Con il green 5,6 milioni di posti a rischio
«La sostenibilità per le imprese non è più una scelta, ma una strada obbligata. Senza una reale transizione ecologica, accompagnata dalla semplificazione burocratica, da tempi sostenibili e dalle giuste misure fiscali, sono a rischio nel nostro paese 1,6 milioni di imprese che danno lavoro a 5,6 milioni di occupati». Lo dice Maurizio Gardini, presidente Confcooperative commentando il focus Censis Confcooperative “Sostenibilità, investire oggi per crescere domani” presentato nel corso della Seconda Edizione della Giornata della Sostenibilità organizzata da Confcooperative.

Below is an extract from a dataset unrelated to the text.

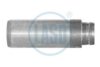 LASO 20053013 Valve Guides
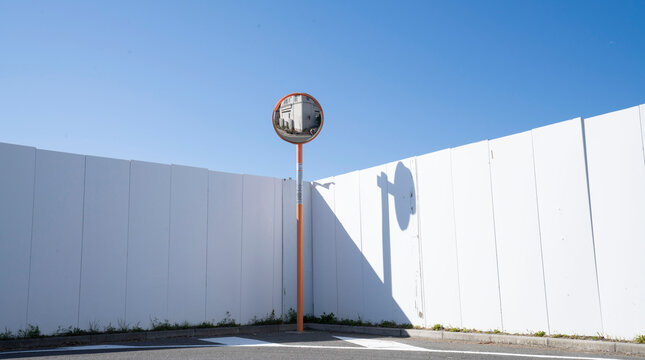 防音壁images Browse 294 Stock Photos Vectors And Video Adobe Stock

«Le nostre cooperative nel solo 2021 – dice Gardini – hanno investito 1,2 miliardi di euro in sostenibilità (fonte Centro Studi Confcooperative). Le cooperative sul green sono pronte a investire di più, il PNRR può rappresentare ancora la benzina verde della transizione, ma occorrono misure di sostegno e soprattutto meno burocrazia per realizzare impianti di produzione di energia da fonte rinnovabile in tempi più brevi (fonte Bilancio Sostenibilità Confcooperative)».
Ecco le imprese che hanno accettato e vinto la sfida della transizione ecologica: la quota di imprese totalmente green (attività di smaltimento e gestione rifiuti, distribuzione di elettricità e gas), riguarda un numero ancora ridotto: infatti, soltanto 16.354 imprese, che danno lavoro a 267.000 occupati, sono già in linea con i requisiti di un sistema ad emissioni zero previsti dagli standard UE.

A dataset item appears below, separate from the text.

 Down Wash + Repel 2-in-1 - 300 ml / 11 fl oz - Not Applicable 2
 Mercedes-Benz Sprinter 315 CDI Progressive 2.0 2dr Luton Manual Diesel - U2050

Sono oltre 932.000 le imprese che, danno lavoro a poco meno di 2 milioni di lavoratori pari all’11,6% dell’occupazione totale che rischiano di incorrere in considerevoli perdite finanziarie a seguito dei necessari investimenti per adattarsi alle strategie di un’economia a zero emissioni e sostenibile dal punto di vista ambientale. Rappresentano il 17,6% del totale. Il “rischio” è da considerarsi medio per quelle 600.000 imprese che danno lavoro a 3,7 milioni di lavoratori di questi oltre 1,5 milioni nelle pmi. Imprese che appartengono al comparto manifatturiero, come ad esempio, il sistema moda, il sistema casa, la meccanica. In questo caso l’adeguamento dei processi produttivi per ridurre l’impatto ambientale delle attività obbliga comunque a investimenti rilevanti. Un fenomeno che riguarda oltre l’11% delle imprese italiane.
Tuttavia, più di 3,7 milioni di aziende su oltre 5 milioni di quelle censite (il 70,9% sul totale delle imprese attive presenti nel Registro delle imprese) vengono definite a rischio trascurabile: per queste imprese, infatti, gli investimenti per adeguare o riconvertire la produzione in un sistema economico a zero emissioni nette e sostenibile dal punto di vista ambientale non inciderebbero sui costi, l’occupazione e l’accesso ai mercati finanziari. Rientrano in questo segmento le strutture attive nei servizi alle imprese e alle famiglie e nel comparto Costruzioni.
Le PMI che necessitano di elevati investimenti per riconvertire gli impianti produttivi e renderli sostenibili, pena l’uscita dal mercato, sono il 17,6% sul totale delle PMI. In termini di appartenenza di settore, le imprese ad alto grado di rischio sono quelle impegnate in attività di estrazione, lavorazione e commercializzazione di combustibili fossili, nella produzione di energia elettrica da fonti non rinnovabili e, in genere, in attività “energivore” come la siderurgia, ma anche parte delle filiera agricole come l’allevamento.
Un ulteriore approfondimento, realizzato da Cerved su 683 mila società di capitali e sui relativi bilanci, segnala che il “rischio transizione” di grado elevato riguarda 57 mila imprese (l’8,4% sul totale) che impiegano un 1.253.000 addetti (il 12,6% sul totale addetti) e sono esposte per debiti finanziari per circa 285 miliardi di euro (il 31% sul totale dei debiti finanziari, pari a 924 miliardi di euro).